Eli Lilly grew 238.5 percent on a moving annual basis and 219.3 percent in April alone. That growth originates almost entirely from one brand.
Mounjaro’s moving annual total sales reached ₹1,009 crore in April. Monthly sales hit ₹102 crore. The brand’s moving annual growth rate stands at 4,286 percent.
The data points to a specific prescriber behaviour. A substantial section of doctors and patients in India stayed with tirzepatide even as semaglutide generics became available at lower prices. They did not switch — some increased prescriptions. Mounjaro’s base did not fragment under generic pressure in the adjacent molecule.
For a brand that did not exist in this market three years ago, that level of loyalty represents something the industry rarely sees this early in a product’s lifecycle.
Outside the GLP-1 story, the Indian pharma market posted its cleanest set of numbers in some time.
The market grew 10.3 percent in April 2026. The moving annual total reached ₹2,48,276 crore, up 8.9 percent. Every therapy segment recorded positive value growth for the month.
Three growth levers, volume, price, and new products, all stayed positive for seven consecutive months through April 2026. Volume growth has remained above zero since October 2024, after turning negative for several months in 2024 and early 2025.

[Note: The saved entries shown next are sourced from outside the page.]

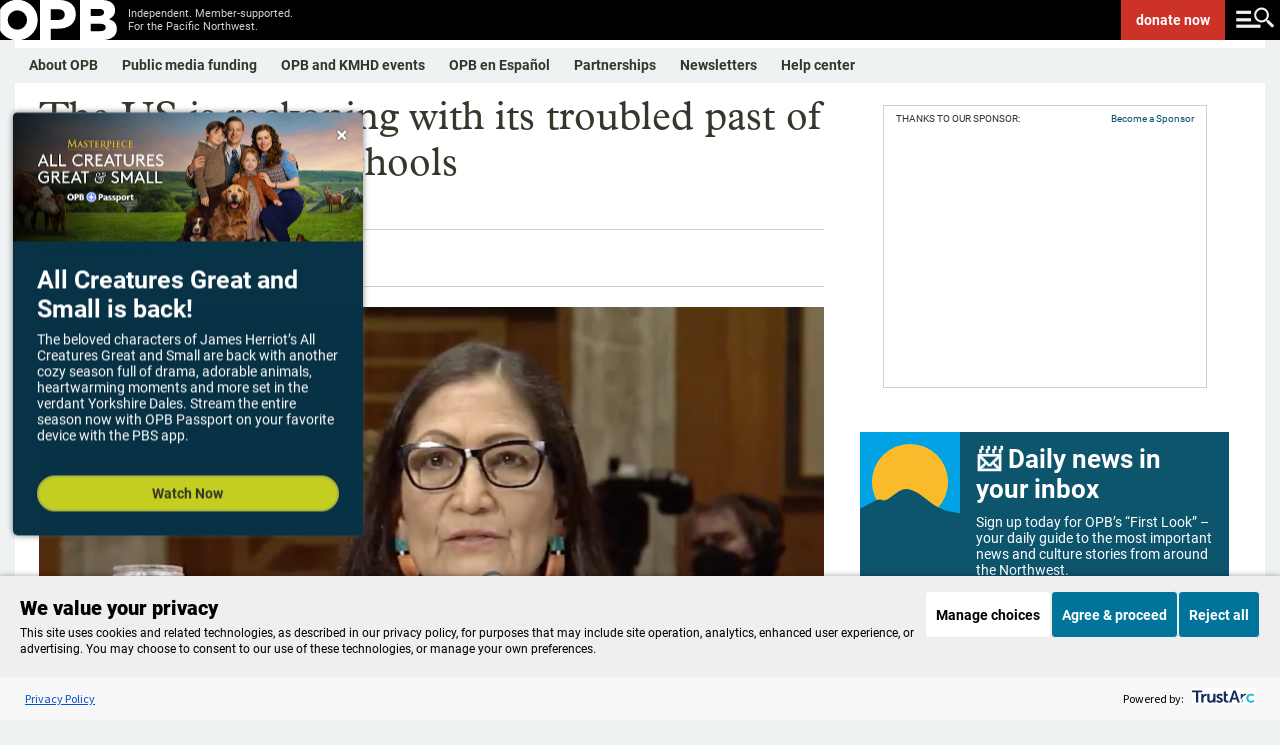

--- FILE ---
content_type: text/html; charset=utf-8
request_url: https://www.google.com/recaptcha/api2/aframe
body_size: 182
content:
<!DOCTYPE HTML><html><head><meta http-equiv="content-type" content="text/html; charset=UTF-8"></head><body><script nonce="6bv1LfUiLFFvD69geJjxAg">/** Anti-fraud and anti-abuse applications only. See google.com/recaptcha */ try{var clients={'sodar':'https://pagead2.googlesyndication.com/pagead/sodar?'};window.addEventListener("message",function(a){try{if(a.source===window.parent){var b=JSON.parse(a.data);var c=clients[b['id']];if(c){var d=document.createElement('img');d.src=c+b['params']+'&rc='+(localStorage.getItem("rc::a")?sessionStorage.getItem("rc::b"):"");window.document.body.appendChild(d);sessionStorage.setItem("rc::e",parseInt(sessionStorage.getItem("rc::e")||0)+1);localStorage.setItem("rc::h",'1769113153610');}}}catch(b){}});window.parent.postMessage("_grecaptcha_ready", "*");}catch(b){}</script></body></html>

Volume growth at one percent does not signal a consumption boom. But its sustained recovery points to more patients actually taking more medicine across the market, not just paying higher prices for the same amounts.
Cardiac, which accounts for 14 percent of the Indian pharma market, grew 14.3 percent for April. Heart failure drugs within the cardiac expanded 24 percent on a moving annual basis. Respiratory grew 17.7 percent in April. Vaccines grew 22.2 percent for the month. Viral vaccines grew 35 percent in April alone.

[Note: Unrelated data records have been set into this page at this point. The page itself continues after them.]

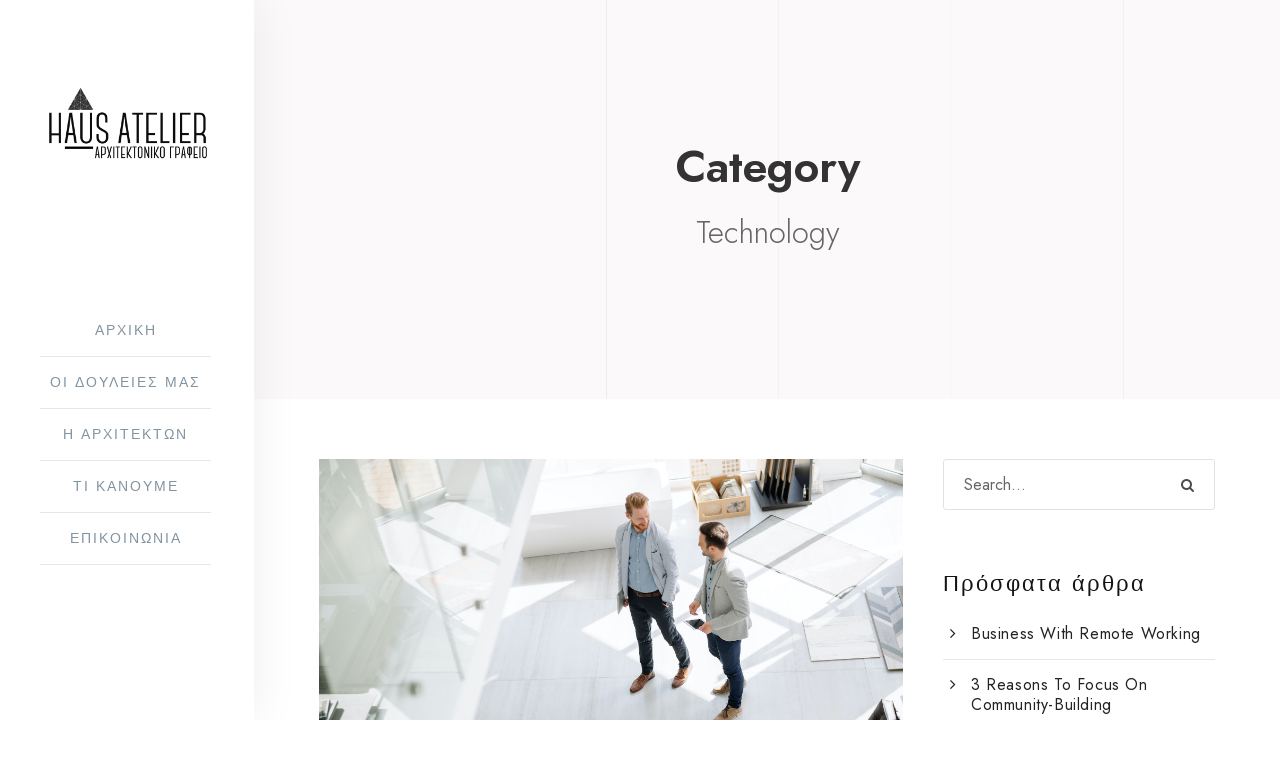

--- FILE ---
content_type: text/css
request_url: https://hausatelier.gr/wp-content/themes/arki-child/style.css?ver=6.9
body_size: 117
content:
/*
 Theme Name:   Arki Child
 Theme URI:    http://demo.goodlayers.com/arki
 Description:  Goodlayers Arki Child Theme
 Author:       Goodlayers
 Author URI:   http://goodlayers.com
 Template:     arki
 Version:      1.0.0
 License:      GNU General Public License v2 or later
 License URI:  http://www.gnu.org/licenses/gpl-2.0.html
 Tags:         light, dark, right-sidebar, responsive-layout
 Text Domain:  arki

 START YOUR CHILD THEME CSS HERE
*/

Anti-diabetic posted 16.2 percent value growth in April. GLP-1 agonists, at seven percent of the anti-diabetic segment, recorded 260 percent value growth on a moving annual basis.

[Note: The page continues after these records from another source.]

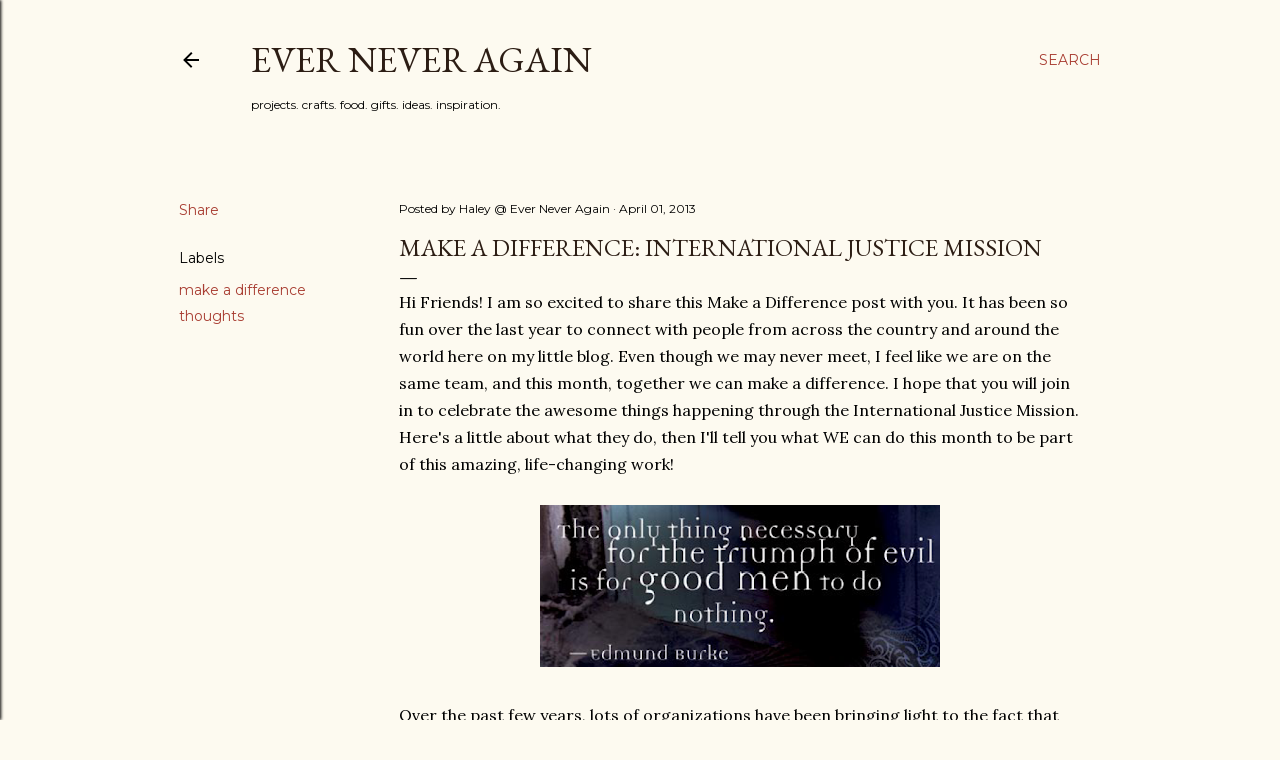

--- FILE ---
content_type: text/html; charset=utf-8
request_url: https://www.google.com/recaptcha/api2/aframe
body_size: 268
content:
<!DOCTYPE HTML><html><head><meta http-equiv="content-type" content="text/html; charset=UTF-8"></head><body><script nonce="h5sj5VxkfMN6ggq3TxMjyA">/** Anti-fraud and anti-abuse applications only. See google.com/recaptcha */ try{var clients={'sodar':'https://pagead2.googlesyndication.com/pagead/sodar?'};window.addEventListener("message",function(a){try{if(a.source===window.parent){var b=JSON.parse(a.data);var c=clients[b['id']];if(c){var d=document.createElement('img');d.src=c+b['params']+'&rc='+(localStorage.getItem("rc::a")?sessionStorage.getItem("rc::b"):"");window.document.body.appendChild(d);sessionStorage.setItem("rc::e",parseInt(sessionStorage.getItem("rc::e")||0)+1);localStorage.setItem("rc::h",'1769370040832');}}}catch(b){}});window.parent.postMessage("_grecaptcha_ready", "*");}catch(b){}</script></body></html>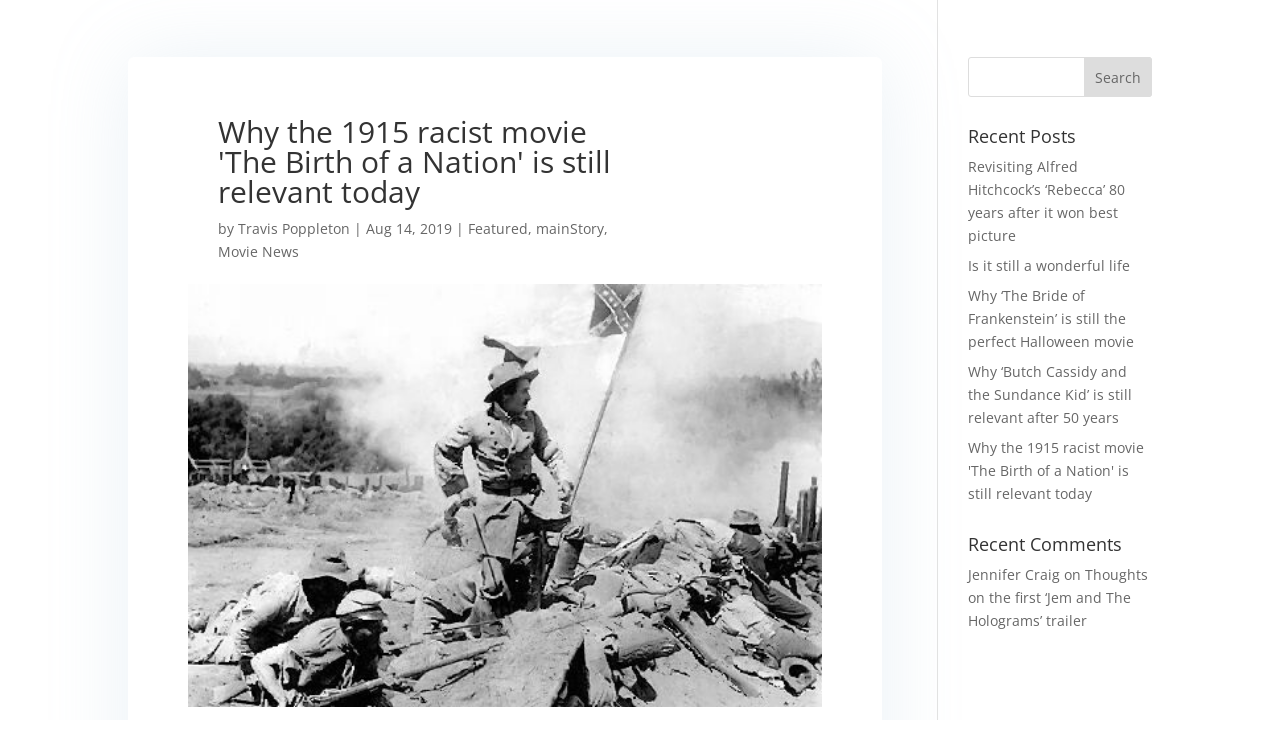

--- FILE ---
content_type: text/css
request_url: https://flixjunkies.com/wp-content/et-cache/global/et-divi-customizer-global.min.css?ver=1767323894
body_size: 226
content:
@media only screen and (min-width:1350px){.et_pb_row{padding:27px 0}.et_pb_section{padding:54px 0}.single.et_pb_pagebuilder_layout.et_full_width_page .et_post_meta_wrapper{padding-top:81px}.et_pb_fullwidth_section{padding:0}}#main-header{display:none}#page-container{padding-top:0px!important;margin-top:-1px!important}.et_transparent_nav #main-content .container{padding-top:58px!important}@media (min-width:767px){.entry-featured-image-url{width:30%;float:left;margin-bottom:0!important}.entry-title,.post-meta,.post-content{width:70%;float:left;padding-left:30px}}.et_pb_post{box-shadow:0px 2px 80px 0px rgba(160,190,212,0.22);border-radius:6px;padding:60px}.entry-featured-image-url{padding-top:30%;display:block}.entry-featured-image-url img{position:absolute;height:100%;width:100%;top:0;left:0;right:0;bottom:0;object-fit:cover}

The one persistent weak point lies in the gastrointestinal drugs. Value grew 4.1 percent, but unit volumes fell 3.9 percent in April, and annual volume fell 4.7 percent on a moving basis. Patients paid more for GI drugs while taking fewer units overall. That segment’s value growth arrives entirely from price increases and new products, not from more people taking more medicine.
Sun Pharma leads all companies with ₹20,994 crore in moving annual sales, growing 15.1 percent in April. Abbott and Cipla rank second and third. Mounjaro leads all individual brands at ₹1,009 crore, ahead of Augmentin at ₹923 crore and Glycomet GP at ₹912 crore.
Three things stand out from the data.
Mounjaro survived the generics test. Six weeks into an era of 25 competing generic brands in its adjacent molecule, it held the top position in Indian pharma. A loyal prescriber base and a differentiated molecule proved more durable than the price pressure that arrived around it.
Generic drugs expanded access rather than splitting the market. New patients entered treatment as prices fell. Innovators and generics both grew. The April data from the GLP-1 segment support with hard numbers what public health advocates have argued for years: affordable generics in high-demand chronic disease categories pull previously untreated patients into care rather than simply redistributing existing revenue.
The Indian pharma market now carries genuine volume recovery beneath its growth numbers. Seven consecutive months of positive volume growth mark a departure from 2024, when price increases carried nearly all the expansion. That shift changes the foundation on which the industry builds its next phase.